Any write operation to a single document is guaranteed to be atomic. It will either totally succeed, or not at all, and a client requesting that same document is guaranteed to get a copy of that same document that is in a consistent state.
For bulk operations, this is not the case by default. Normally, if you update 10 documents in a single operation, then it's possible that other operations may interleave between the updates. You can isolate the operation by using the $isolated operator to ensure that nobody else can view that set of documents in an inconsistent state.
In a more general sense, MongoDB uses a writer-greedy readers-writer lock so that you can be pretty sure that if client A updates a document right before client B reads it, then B will see writer A's updates. Some of that will come down to the implementation of the driver and how you use it, of course, but that's true with any database.

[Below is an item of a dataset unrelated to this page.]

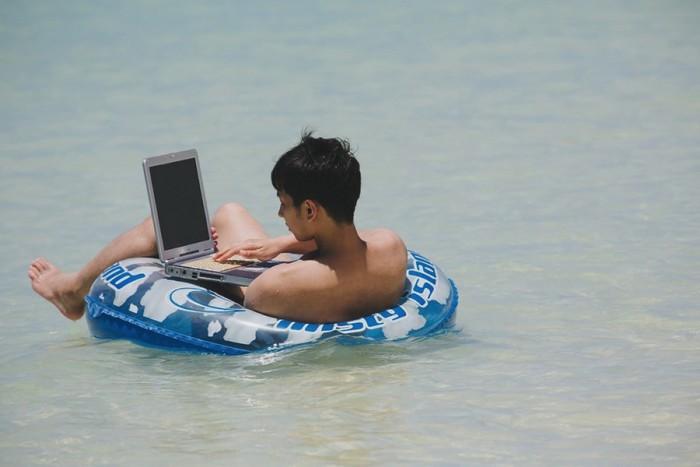 浮き輪の上で作業をする男性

The above applies only if your talking about a single instance. Once you have a distributed mongo setup, then we start talking CAP theorem. One of the great features of MongoDB is how well is scales to deal with huge data sets. This is typically accomplished using either sharding, replica-sets, or both. In either of these scenarios, MongoDB is said to be eventually consistent. In a distributed setup, it may be possible for client B to read a document that is missing client A's update, because MongoDB chooses Availability over Consistency. Eventually, all those inconsistencies will get ironed out, and in practice it's usually consistent enough for most use cases. But it's can't make any guarantees when it's setup in a distributed environment.